Pelanggaran Etik Penyelenggara Pemilu karena Pengaruh Peserta dan Integritas yang Lemah

DKPP terima ribuan laporan pelanggaran etik penyelenggara pemilu.(Foto: Pemerintah Aceh)

DEWAN Kehormatan Penyelenggara Pemilu (DKPP) berusia 13 tahun pada 12 Juni 2025 lalu.

Ketua DKPP Heddy Lugito mengungkapkan, fokus utama DKPP dalam beberapa tahun ini adalah pelaksanaan pemilu dan pilkada serentak.

Bacaan Lainnya

Menurut Heddy, pesta demokrasi tersebut merupakan yang terbesar dalam sejarah Indonesia.

Salah satu dampak dari pelaksanaan pemilu dan pilkada serentak adalah meningkatnya jumlah pelanggaran, tidak terkecuali pelanggaran etik. Pengaruh eksternal menjadi faktor penyumbang tingginya pelanggaran etik oleh penyelenggara pemilu.

“Pengaruh tersebut dari luar terutama peserta pemilu. Berdasarkan catatan kami pelanggaran yang terjadi terutama selama tahapan karena pengaruh peserta dibarengi dengan integritas yang lemah,” tegasnya.

Sedangkan pelanggaran non tahapan, sambung Heddy, paling banyak terkait dengan asusila dan berada di peringkat pertama.

Perkara asusila yang ditangani DKPP, tidak hanya menyangkut kekerasan seksual, tetapi juga perjudian, penyalahgunaan narkotika, dan lainnya.

“Meski pilkada sudah selesai, PSU (pemungutan suara ulang) rampung, pengaduan ke DKPP pasti akan selalu ada. Bahkan soal utang piutang (penyelenggara pemilu), pinjol dilaporkan ke DKPP. Unik memang lembaga ini,” kata Heddy.

Putusan DKPP yang merehabilitasi nama baik penyelenggara pemilu mencapai 52%. Angka tersebut menjadi bukti keberadaan DKPP bukan hanya untuk menghukum, tetapi menjaga marwah penyelenggara pemilu.

Sebagai informasi, jumlah pengaduan yang diterima sebanyak 5.832 sepanjang lembaga ini berdiri sejak 12 Juni 2012 (data sampai 8 Juni 2025).
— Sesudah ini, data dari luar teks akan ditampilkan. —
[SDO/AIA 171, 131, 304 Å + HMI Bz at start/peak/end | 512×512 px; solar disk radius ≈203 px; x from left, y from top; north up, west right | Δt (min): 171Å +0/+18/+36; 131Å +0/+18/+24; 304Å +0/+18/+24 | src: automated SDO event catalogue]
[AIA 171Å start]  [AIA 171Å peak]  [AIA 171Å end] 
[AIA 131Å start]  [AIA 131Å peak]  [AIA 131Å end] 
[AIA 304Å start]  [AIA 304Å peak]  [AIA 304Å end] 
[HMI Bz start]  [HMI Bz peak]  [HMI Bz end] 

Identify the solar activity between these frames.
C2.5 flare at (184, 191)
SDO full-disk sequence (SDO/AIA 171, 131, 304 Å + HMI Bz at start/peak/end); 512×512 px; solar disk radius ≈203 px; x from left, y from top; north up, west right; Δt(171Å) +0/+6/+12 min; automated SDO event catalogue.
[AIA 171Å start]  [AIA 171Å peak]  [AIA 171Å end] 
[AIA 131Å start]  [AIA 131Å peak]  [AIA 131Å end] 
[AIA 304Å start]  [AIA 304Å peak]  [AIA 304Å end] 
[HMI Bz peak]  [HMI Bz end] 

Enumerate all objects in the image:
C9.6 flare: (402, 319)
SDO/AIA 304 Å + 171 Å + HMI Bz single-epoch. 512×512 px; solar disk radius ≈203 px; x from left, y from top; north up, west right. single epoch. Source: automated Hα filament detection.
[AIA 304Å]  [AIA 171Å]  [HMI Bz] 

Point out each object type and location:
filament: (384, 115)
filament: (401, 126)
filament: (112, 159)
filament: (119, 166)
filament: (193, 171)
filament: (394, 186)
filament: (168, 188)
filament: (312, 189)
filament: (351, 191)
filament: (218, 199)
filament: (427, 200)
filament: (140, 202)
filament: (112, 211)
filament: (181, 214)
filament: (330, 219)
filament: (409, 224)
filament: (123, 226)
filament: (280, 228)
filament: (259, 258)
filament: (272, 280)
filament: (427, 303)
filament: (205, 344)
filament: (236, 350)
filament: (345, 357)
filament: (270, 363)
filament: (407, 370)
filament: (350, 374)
Dari pengaduan tersebut, 2.475 telah diputus dengan jumlah teradu 10.108 penyelenggara pemilu. Sebanyak 5.322 di antaranya direhabilitasi karena tidak terbukti melanggar kode etik penyelenggara pemilu.

Sedangkan penyelenggara pemilu yang mendapatkan sanksi peringatan (teguran tertulis) sebanyak 3.378. Pemberhentian sementara (86), pemberhentian dari jabatan ketua/koordinator divisi (97), serta pemberhentian tetap (791).

“Hanya 48% (penyelenggara pemilu yang mendapatkan sanksi DKPP), dan hampir semuanya menerima (putusan DKPP), hanya yang beberapa saja yang menyoal tindaklanjut putusan DKPP yang ditindaklanjuti KPU maupun Bawaslu,” sambungnya.

Heddy juga menyesalkan beberapa pihak yang masih menyoalkan putusan DKPP, salah satunya dengan menggugat ke Pengadilan Tata Usaha Negeri (PTUN).

“Bagi kami ini adalah otokritik, apakah karena putusan DKPP atau pribadi penyelenggara itu bermasalah. Ini merupakan sebuah evaluasi bagi kami,” pungkasnya.